What to produce - Your copy of the data should leave out the images and match everything else exactly.

Given data -
□ □ □

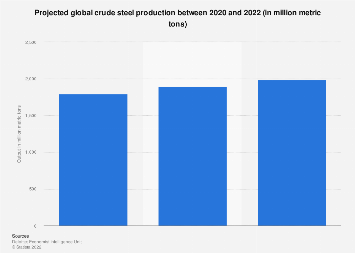 Global output of crude steel 2019 | Statista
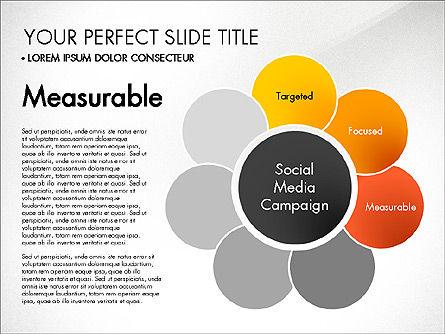 Social Media Campaign Stages Slide 4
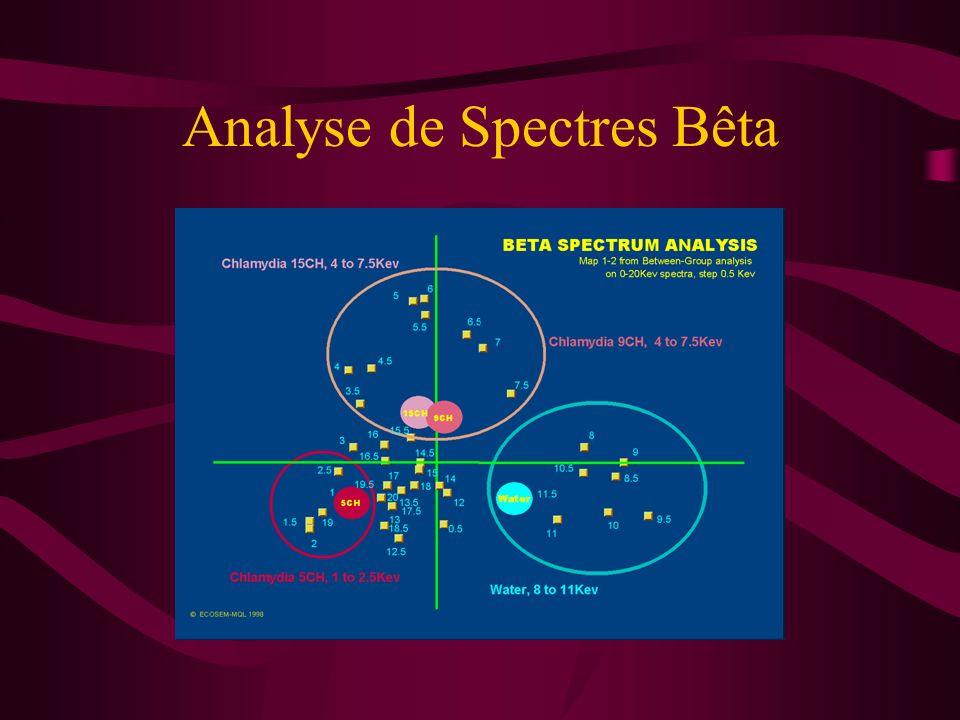Analyse de Spectres Bêta
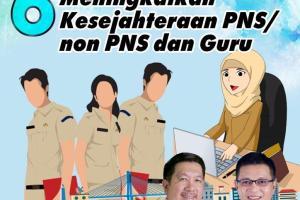 MOR-HJP Siap Tingkatkan Kesejahteraan Guru Non ASN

□ □ □

Answer to this problem -
 Global output of crude steel 2019 | Statista
 Social Media Campaign Stages Slide 4
Analyse de Spectres Bêta
 MOR-HJP Siap Tingkatkan Kesejahteraan Guru Non ASN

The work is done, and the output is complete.